Download & Extend
CAS » Issues

Use Drupal roles returned by CAS Server

Posted by jpcurley25 on June 11, 2011 at 6:13pm
Project:CAS
Version:6.x-3.x-dev
Component:CAS
Category:feature request
Priority:normal
Assigned:Unassigned
Status:active

Issue Summary

It appears that this is not possible as of yet for drupal CAS, but I thought I'd check in to be sure because it seems like a potentially useful feature to implement if cannot currently be done.

I have all my users and user roles stored on example.com which is both my drupal home page as well as my CAS server. (Is that wrong to do? My single SSL certificate is bound to example.com rather than cas.example.com... is there a setup workaround or helpful link describing one?)

site.example.com is running as a CAS client on a separate IP address using example.com as its CAS server

I have three different user types on my CAS server, and I plan on adding more later. When a CAS login occurs, is it possible for the CAS client that receives the user ticket to recognize which local user type a CAS user belongs to?

Better yet, is it possible to have user types passed between CAS sites with a CAS login rather than determining their roles locally and declaring all incoming logins as uniform "CAS users"?
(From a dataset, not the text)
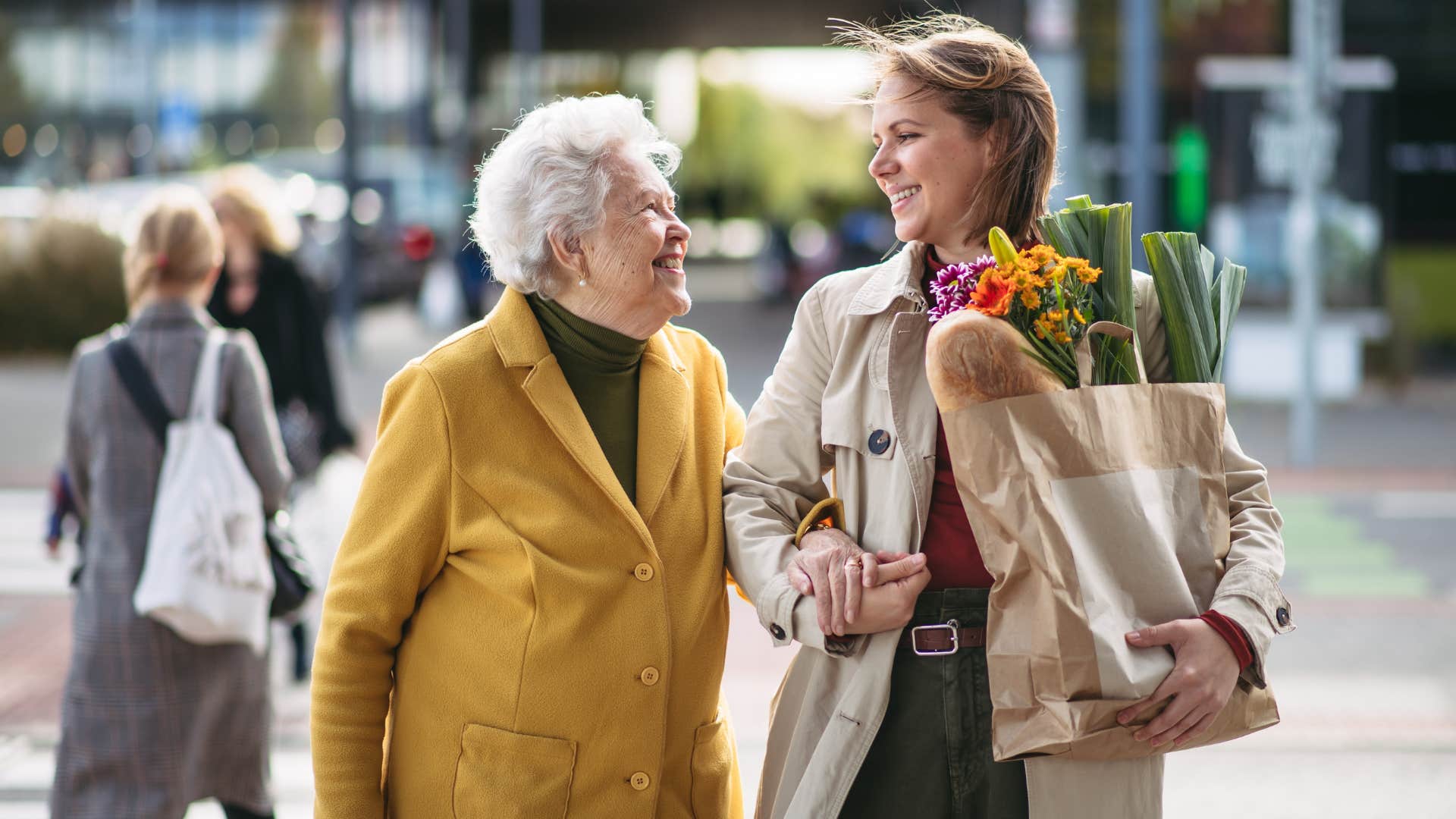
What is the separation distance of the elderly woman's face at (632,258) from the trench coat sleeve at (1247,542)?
761 millimetres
Thanks for any input or advice! I am still relatively new to drupal.

~Jason

Login or register to post comments

Comments

#1

Posted by metzlerd on June 13, 2011 at 3:02pm

Not currently. Others have asked for this, and I've basically decided that we need to provide cas attribute support for the cas server module which might make this possible in the future. Patches for this are welcome, but it will likely be late summer before I get around to working on this.

#2

Posted by bfroehle on June 13, 2011 at 6:03pm

Like David, I agree that this would be great to see, however I'm not going to have time in the next few months to devote to it.

#3

Posted by bfroehle on July 1, 2011 at 3:51am

Basic attribute support for CAS Server is underway in #1181310-7: Let cas_server module send attributes.

#4

Posted by jpcurley25 on July 2, 2011 at 4:08pm

Fantastic!

#5

Posted by bfroehle on August 26, 2011 at 10:56pm
Status:active» postponed

I'm marking this as postponed until #1181310: Let cas_server module send attributes is resolved.

#6

Posted by bfroehle on October 27, 2011 at 7:05pm

Marked #1262766: Share user avatar data between instances as a duplicate.

#7

Posted by bfroehle on April 9, 2012 at 6:41pm
Title:Pass user roles on CAS login» Use Drupal roles returned by CAS Server
Version:6.x-3.0» 6.x-3.x-dev
Category:support request» feature request
Status:postponed» active

Rudimentary CAS Server attributes (including Drupal role support) is now in the 6.x-3.x-dev version of the module. Changing this issue status accordingly.

You may also want to consider using the CAS Attributes module which recently gained this support in #1400466: Combine cas attributes roles module.